EXERCISE => Copy out the entries from the line with "In the scene before us" to the line with "3980 millimetres", keeping both of those lines. Omit the pictures from your copy.

Spatial question entries =>
========

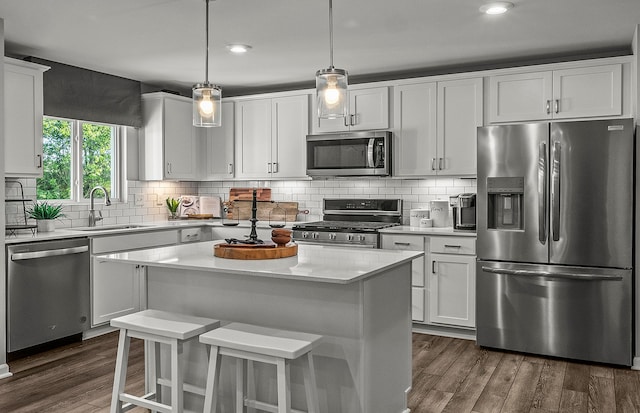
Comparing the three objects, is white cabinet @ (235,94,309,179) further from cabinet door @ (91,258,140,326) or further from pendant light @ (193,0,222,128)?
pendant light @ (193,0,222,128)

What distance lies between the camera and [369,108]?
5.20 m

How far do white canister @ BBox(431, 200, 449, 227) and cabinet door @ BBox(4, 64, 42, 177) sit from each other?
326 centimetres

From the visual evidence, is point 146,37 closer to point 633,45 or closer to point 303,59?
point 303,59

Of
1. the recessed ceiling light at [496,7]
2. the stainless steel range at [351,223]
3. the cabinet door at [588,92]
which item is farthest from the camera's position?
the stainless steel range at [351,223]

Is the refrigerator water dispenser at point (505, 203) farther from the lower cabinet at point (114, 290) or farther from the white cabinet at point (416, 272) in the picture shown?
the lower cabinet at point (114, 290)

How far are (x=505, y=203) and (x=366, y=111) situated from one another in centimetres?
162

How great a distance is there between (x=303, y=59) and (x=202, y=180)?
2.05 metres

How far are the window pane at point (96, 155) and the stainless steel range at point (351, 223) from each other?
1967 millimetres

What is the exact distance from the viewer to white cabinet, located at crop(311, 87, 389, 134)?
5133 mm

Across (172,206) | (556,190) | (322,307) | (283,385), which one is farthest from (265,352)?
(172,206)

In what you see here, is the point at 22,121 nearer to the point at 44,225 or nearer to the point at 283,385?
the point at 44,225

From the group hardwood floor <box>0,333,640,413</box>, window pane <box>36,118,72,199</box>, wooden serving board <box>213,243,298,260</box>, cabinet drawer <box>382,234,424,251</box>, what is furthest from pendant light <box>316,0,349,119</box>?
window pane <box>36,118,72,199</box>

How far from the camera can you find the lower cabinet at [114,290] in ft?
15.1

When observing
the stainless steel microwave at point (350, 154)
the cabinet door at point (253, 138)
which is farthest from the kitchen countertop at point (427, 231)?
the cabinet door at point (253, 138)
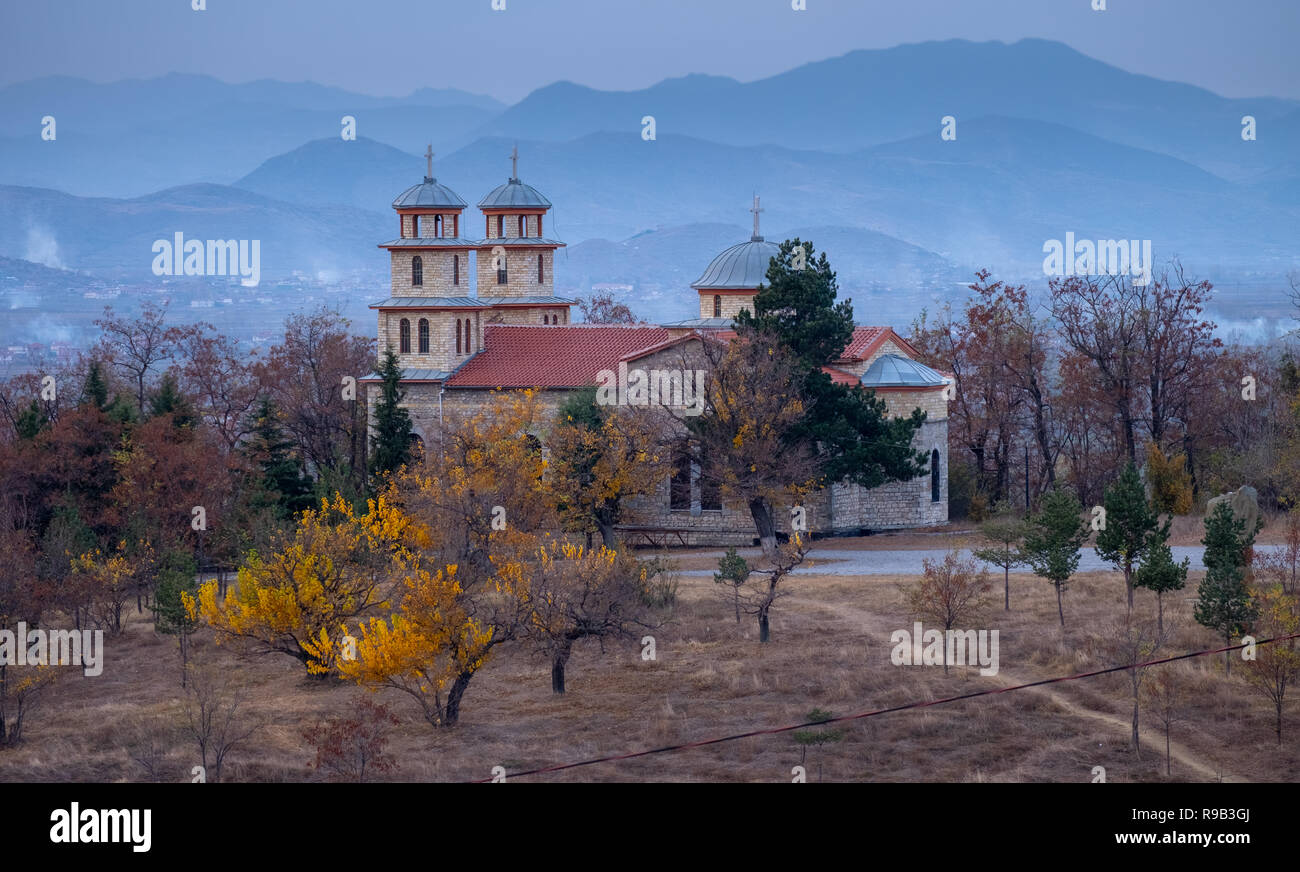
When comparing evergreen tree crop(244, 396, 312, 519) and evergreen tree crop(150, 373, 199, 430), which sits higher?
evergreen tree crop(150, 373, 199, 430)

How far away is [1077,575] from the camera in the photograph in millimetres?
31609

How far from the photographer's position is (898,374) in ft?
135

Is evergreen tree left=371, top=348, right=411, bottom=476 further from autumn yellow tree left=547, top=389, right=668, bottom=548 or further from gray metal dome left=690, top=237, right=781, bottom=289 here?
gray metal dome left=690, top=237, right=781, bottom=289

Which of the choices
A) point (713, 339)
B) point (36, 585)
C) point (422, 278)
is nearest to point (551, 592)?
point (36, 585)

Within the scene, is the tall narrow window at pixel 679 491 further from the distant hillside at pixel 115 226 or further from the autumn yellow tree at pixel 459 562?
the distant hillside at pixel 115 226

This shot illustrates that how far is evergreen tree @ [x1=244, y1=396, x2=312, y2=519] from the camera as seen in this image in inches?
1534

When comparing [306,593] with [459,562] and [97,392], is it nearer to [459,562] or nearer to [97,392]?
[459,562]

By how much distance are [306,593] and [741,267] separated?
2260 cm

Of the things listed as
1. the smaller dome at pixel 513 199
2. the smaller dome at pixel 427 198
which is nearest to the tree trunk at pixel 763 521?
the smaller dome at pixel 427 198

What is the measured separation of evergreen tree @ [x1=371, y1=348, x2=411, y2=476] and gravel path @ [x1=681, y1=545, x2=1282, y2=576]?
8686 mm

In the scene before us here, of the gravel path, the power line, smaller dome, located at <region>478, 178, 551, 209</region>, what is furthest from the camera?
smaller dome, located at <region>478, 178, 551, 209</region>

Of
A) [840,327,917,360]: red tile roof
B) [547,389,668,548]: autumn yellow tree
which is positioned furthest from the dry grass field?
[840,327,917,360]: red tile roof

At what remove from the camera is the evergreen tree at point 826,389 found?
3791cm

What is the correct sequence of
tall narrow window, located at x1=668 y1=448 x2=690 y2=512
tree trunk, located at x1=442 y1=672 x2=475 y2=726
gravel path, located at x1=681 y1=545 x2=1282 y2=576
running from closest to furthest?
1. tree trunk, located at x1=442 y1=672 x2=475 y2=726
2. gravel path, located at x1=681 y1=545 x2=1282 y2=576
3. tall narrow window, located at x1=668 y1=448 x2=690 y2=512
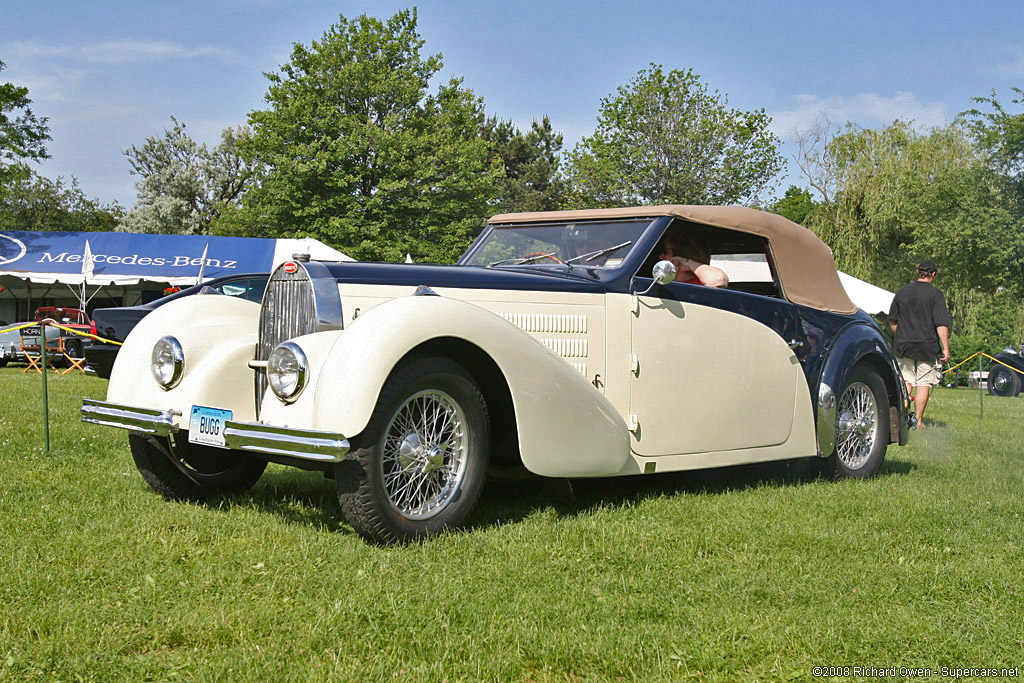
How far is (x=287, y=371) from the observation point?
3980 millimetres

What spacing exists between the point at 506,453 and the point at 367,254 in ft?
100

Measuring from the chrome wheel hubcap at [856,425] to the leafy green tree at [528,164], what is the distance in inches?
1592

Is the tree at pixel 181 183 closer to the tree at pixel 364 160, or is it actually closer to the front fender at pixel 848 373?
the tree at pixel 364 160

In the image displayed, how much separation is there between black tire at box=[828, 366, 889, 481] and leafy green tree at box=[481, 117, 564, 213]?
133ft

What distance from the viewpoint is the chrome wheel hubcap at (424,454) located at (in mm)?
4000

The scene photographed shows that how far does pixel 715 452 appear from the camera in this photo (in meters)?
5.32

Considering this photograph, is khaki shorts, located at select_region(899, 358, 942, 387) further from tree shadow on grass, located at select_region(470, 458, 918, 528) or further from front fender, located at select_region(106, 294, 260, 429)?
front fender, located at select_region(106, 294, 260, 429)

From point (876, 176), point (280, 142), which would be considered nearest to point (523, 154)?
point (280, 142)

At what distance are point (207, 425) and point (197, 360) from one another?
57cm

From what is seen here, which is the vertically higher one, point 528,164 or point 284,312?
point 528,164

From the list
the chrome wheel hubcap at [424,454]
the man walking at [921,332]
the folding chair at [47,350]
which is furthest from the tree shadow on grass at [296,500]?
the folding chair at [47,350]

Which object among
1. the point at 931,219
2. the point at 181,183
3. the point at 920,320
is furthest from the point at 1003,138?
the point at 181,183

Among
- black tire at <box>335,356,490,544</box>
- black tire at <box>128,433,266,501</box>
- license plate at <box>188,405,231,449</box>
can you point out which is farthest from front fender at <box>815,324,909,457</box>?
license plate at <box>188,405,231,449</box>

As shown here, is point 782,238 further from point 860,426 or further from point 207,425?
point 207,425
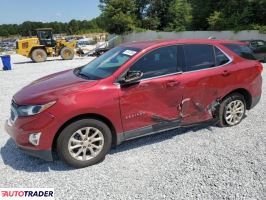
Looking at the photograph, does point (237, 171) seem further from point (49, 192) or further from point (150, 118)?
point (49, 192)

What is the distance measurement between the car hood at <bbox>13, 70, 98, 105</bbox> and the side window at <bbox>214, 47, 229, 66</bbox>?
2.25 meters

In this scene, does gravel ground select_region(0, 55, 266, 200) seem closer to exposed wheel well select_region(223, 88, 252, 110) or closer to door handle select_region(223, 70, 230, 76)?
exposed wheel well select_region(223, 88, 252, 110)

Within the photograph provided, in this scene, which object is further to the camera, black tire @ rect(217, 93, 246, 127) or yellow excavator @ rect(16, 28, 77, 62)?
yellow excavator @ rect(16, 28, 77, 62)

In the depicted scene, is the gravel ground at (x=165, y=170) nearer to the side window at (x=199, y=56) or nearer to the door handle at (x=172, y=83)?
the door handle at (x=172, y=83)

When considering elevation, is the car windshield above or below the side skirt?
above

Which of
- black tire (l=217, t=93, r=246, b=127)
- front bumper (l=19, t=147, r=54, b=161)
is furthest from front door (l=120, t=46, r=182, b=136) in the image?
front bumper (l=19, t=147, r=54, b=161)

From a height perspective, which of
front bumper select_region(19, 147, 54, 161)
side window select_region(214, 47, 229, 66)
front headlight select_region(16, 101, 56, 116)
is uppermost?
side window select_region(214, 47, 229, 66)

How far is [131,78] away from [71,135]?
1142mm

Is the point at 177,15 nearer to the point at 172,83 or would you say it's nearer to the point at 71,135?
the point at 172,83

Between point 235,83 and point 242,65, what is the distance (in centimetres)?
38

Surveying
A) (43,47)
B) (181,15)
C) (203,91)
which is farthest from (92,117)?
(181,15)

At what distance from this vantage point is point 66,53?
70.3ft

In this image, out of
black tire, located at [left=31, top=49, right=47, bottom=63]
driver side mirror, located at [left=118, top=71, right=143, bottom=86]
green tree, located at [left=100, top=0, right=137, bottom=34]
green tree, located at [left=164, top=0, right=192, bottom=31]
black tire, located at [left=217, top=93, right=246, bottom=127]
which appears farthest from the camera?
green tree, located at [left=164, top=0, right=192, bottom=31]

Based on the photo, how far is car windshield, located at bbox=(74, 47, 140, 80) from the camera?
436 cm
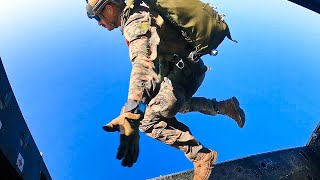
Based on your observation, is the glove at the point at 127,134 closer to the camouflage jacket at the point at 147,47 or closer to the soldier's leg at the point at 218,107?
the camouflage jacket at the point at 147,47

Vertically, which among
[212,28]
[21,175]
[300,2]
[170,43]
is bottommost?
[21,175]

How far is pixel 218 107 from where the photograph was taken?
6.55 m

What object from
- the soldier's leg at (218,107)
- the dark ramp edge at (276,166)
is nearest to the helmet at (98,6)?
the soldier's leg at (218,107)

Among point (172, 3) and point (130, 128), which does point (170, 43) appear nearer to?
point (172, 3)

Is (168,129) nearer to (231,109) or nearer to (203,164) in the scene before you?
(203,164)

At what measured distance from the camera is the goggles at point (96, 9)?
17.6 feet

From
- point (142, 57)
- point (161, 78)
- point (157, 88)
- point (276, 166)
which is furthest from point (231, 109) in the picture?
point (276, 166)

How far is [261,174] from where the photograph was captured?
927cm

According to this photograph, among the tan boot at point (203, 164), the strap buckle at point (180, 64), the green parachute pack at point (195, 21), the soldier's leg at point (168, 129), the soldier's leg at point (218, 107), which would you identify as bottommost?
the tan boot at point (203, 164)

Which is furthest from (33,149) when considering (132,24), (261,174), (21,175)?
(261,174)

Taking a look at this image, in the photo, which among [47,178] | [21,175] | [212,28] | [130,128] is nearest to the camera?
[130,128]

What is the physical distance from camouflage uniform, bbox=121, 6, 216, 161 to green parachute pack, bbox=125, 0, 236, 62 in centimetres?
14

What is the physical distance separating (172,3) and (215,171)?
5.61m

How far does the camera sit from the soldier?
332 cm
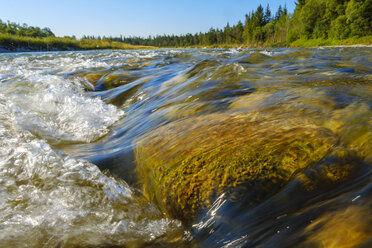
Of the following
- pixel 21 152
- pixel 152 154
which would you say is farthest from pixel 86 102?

========

COMPLETE ANSWER =>
In the scene before us here, of the gravel path, the power line, smaller dome, located at <region>478, 178, 551, 209</region>, what is furthest from the camera?
smaller dome, located at <region>478, 178, 551, 209</region>

Of
A) [840,327,917,360]: red tile roof
B) [547,389,668,548]: autumn yellow tree
which is positioned furthest from the dry grass field?
[840,327,917,360]: red tile roof

At what remove from the camera is the evergreen tree at point 826,389 found?
3791cm

What is the correct sequence of
tall narrow window, located at x1=668 y1=448 x2=690 y2=512
tree trunk, located at x1=442 y1=672 x2=475 y2=726
gravel path, located at x1=681 y1=545 x2=1282 y2=576
running from closest to furthest?
1. tree trunk, located at x1=442 y1=672 x2=475 y2=726
2. gravel path, located at x1=681 y1=545 x2=1282 y2=576
3. tall narrow window, located at x1=668 y1=448 x2=690 y2=512
How far is (x=287, y=371) from the observation point?
3980 millimetres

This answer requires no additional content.